Standing on actual or virtual platforms to broadcast your concern for others and demand ‘action’ does not provide any magic to prevent you, in the end, making everyone worse off, not least the very people you wished to help in the first place.  You still have a responsibility to do research and check, check, and check again with good data as opposed to good intentions, or the projections of feeble models of the climate.  I think development groups in general, and NEAD in particular, would do well to steer clear of the clamour around 'climate change due to humanity'.  They may well see some short-term advantage in it, but that will change very rapidly indeed when sufficiently many people have seen through the weak science and strong PR that underpins it.  Such as the people who contribute to this site on the topic of 'eco-imperialism'.

That would help adults work on real problems, including those of world development, and perhaps give more children a chance to enjoy their childhood without being pushed prematurely, and without anything like adequate justification, into either anxiety or political action.               

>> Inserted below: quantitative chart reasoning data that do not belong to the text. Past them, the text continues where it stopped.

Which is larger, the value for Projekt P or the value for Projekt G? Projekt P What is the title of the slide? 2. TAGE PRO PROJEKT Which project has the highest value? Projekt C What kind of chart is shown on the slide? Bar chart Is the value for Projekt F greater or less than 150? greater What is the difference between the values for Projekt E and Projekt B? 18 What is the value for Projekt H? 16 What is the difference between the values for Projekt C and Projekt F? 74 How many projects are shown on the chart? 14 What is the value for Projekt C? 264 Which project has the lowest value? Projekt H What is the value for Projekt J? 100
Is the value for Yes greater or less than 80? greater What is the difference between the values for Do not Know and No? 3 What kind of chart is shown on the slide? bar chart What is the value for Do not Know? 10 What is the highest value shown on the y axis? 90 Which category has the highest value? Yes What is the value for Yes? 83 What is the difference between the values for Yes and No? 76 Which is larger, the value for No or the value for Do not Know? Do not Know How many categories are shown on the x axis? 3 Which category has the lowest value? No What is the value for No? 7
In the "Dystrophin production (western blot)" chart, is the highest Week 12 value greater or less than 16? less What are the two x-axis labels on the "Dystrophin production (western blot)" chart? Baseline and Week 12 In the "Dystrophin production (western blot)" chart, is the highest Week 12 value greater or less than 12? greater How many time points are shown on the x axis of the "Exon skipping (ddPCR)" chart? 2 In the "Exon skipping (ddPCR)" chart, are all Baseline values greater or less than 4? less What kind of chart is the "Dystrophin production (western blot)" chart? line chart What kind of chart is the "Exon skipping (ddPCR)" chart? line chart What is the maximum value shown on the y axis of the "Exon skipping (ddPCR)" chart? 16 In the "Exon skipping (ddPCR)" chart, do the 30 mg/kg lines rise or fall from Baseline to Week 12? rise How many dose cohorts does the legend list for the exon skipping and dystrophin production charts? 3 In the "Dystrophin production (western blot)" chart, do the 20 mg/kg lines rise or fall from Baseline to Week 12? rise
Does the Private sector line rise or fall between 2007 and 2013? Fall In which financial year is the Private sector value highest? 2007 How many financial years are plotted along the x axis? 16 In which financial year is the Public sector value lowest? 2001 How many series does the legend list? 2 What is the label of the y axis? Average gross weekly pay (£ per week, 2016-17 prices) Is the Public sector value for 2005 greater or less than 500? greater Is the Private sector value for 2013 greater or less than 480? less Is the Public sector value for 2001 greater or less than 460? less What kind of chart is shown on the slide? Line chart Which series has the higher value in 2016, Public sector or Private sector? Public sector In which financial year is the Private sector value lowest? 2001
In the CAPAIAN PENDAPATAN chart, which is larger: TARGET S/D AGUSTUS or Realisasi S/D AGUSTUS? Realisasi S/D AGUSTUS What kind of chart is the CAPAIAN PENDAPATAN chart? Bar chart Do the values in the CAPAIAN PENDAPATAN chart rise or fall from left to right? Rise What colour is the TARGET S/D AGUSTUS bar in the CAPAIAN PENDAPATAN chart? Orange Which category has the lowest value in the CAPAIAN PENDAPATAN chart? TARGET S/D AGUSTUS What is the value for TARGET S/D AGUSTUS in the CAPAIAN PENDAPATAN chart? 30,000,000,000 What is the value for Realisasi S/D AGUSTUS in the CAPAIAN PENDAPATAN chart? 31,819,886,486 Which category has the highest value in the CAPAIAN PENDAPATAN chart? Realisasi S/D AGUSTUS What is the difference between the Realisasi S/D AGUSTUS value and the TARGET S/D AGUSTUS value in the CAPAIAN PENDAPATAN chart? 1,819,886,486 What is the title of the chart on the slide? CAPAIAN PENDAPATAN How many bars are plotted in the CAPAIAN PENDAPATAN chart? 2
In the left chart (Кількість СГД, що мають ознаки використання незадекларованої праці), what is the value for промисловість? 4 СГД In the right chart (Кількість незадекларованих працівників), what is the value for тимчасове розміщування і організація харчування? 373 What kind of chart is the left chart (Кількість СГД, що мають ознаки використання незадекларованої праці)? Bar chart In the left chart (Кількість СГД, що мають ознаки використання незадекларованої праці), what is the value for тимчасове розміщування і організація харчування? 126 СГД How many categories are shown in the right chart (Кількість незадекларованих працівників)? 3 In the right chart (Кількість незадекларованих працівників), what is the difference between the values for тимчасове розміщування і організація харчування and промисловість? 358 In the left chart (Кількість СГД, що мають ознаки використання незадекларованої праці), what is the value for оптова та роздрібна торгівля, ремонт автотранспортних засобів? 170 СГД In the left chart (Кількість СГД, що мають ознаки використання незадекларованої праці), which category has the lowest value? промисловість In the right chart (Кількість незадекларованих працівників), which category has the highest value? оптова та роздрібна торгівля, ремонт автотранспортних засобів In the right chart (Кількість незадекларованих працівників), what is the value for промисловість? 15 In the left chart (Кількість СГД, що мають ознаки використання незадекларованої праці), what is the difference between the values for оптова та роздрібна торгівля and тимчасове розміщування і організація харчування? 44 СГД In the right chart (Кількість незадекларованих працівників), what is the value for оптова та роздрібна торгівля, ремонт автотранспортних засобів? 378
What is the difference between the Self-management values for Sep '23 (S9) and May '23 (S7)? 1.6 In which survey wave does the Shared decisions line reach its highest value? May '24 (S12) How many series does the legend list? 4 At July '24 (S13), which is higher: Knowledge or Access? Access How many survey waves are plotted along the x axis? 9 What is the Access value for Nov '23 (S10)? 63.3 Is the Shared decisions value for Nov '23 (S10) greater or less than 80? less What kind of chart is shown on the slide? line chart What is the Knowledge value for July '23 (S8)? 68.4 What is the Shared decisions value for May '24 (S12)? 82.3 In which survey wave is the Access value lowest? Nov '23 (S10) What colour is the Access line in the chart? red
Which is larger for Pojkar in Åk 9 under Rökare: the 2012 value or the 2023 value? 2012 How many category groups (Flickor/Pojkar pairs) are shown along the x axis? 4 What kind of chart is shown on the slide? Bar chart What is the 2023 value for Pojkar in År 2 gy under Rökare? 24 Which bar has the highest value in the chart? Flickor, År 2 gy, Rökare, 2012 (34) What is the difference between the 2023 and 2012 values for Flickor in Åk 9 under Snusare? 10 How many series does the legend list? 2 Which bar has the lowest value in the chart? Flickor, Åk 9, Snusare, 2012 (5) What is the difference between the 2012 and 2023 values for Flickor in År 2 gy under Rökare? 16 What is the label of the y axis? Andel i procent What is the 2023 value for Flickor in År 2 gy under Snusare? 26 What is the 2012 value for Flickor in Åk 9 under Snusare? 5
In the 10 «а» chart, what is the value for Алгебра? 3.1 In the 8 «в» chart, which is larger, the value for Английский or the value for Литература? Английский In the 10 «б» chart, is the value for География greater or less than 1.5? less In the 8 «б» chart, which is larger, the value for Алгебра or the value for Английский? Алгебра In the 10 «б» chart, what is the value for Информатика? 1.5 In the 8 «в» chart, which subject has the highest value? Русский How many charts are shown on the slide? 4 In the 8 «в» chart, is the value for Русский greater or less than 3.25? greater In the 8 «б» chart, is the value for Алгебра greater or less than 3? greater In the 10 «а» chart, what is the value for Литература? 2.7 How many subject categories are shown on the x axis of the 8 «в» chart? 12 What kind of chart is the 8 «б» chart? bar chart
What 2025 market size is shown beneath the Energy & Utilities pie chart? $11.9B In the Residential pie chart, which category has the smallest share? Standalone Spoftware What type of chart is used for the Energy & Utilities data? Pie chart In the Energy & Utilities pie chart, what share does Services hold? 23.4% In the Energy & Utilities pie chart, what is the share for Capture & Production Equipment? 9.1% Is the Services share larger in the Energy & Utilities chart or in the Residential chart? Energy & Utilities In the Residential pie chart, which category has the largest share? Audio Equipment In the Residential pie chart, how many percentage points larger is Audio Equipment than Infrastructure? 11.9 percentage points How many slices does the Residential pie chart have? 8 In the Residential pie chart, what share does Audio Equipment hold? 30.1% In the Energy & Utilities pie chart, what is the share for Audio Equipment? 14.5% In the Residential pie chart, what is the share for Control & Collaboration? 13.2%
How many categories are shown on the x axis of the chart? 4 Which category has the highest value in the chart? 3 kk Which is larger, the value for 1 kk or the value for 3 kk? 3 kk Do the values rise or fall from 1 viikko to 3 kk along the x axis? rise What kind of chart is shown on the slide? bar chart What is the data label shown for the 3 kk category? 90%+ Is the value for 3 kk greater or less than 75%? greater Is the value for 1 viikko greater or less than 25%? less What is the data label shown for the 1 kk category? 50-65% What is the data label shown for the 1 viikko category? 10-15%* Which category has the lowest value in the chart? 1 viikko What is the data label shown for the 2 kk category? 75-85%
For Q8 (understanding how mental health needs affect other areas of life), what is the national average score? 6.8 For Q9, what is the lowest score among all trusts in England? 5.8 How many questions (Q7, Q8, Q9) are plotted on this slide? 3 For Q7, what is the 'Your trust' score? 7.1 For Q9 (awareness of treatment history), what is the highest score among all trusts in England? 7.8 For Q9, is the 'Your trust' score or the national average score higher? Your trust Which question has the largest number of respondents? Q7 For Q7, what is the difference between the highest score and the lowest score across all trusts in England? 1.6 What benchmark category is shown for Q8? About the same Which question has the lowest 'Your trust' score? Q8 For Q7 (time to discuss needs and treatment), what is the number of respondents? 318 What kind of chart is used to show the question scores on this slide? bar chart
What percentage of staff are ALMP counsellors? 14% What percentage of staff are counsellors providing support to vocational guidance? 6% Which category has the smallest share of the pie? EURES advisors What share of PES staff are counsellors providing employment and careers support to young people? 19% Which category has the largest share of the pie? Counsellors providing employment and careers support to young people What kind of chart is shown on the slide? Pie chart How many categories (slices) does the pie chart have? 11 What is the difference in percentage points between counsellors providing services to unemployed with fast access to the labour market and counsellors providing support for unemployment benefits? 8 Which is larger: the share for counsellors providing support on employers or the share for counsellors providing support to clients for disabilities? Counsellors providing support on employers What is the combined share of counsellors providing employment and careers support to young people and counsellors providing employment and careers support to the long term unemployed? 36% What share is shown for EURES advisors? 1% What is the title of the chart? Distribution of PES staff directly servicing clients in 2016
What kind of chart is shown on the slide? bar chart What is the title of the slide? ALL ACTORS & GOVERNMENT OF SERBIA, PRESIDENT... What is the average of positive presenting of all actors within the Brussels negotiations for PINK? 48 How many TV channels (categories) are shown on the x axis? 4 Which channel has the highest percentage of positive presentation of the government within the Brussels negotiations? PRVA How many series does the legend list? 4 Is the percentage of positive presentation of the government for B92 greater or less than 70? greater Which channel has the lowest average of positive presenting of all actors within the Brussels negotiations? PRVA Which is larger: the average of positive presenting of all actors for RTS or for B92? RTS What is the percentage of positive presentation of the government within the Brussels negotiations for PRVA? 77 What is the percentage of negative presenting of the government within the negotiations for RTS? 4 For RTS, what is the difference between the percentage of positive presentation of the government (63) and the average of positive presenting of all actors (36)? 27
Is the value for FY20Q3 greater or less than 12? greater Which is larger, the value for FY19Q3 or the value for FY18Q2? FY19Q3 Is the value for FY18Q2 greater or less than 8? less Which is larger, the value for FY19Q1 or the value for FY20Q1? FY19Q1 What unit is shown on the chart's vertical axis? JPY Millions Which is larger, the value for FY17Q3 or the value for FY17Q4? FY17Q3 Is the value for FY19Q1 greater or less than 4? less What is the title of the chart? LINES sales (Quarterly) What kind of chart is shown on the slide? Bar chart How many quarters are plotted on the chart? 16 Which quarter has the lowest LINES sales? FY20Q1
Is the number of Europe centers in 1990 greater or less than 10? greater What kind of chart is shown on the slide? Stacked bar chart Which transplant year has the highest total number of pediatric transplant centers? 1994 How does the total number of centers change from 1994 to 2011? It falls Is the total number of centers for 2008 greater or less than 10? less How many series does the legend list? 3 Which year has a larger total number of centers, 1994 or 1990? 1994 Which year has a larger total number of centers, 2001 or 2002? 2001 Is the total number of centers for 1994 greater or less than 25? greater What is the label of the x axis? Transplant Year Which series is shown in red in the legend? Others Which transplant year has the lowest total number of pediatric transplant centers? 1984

Footnote 1 (added 26th March).  The survey was not a random sampling of any kind.  From the report:
'School Report invited the 804 schools, signed up to the project in the relevant period to take part, 329 did so. There was no maximum or minimum limit to the number of children at each school that could take part. The average participation rate was 73 but figures ranged from 1 to 7841. There is no claim that those responding to the School Report Survey are representative of all 11-16 year olds because of self-selecting nature of the schools that take part and the sample of children therein. However there is some evidence that the schools taking part in School Report are broadly representative of schools across the UK and that those taking part in the Survey are representative of that group2.' 

Footnote 2 (added 27th March).  That as many as 50% of secondary-age children have this melodramatic view of climate variation has not been established by this survey, in view of the self-selection involved (by schools, and by pupils within them).  It only shows that some children in some schools have this view, although the authors of the report indicate that they find it plausible that the national figure could be somewhat similar.
Footnote 3 (added 28th March).  An opinion poll reported on today (http://www.mirror.co.uk/news/top-stories/2011/03/25/old-men-in-midlands-are-the-biggest-climate-sceptics-115875-23013783/): 'A poll for this week’s Climate Week also found 45% of the younger generation think climate change is man-made but only 26% of people close to retiring age agree.'.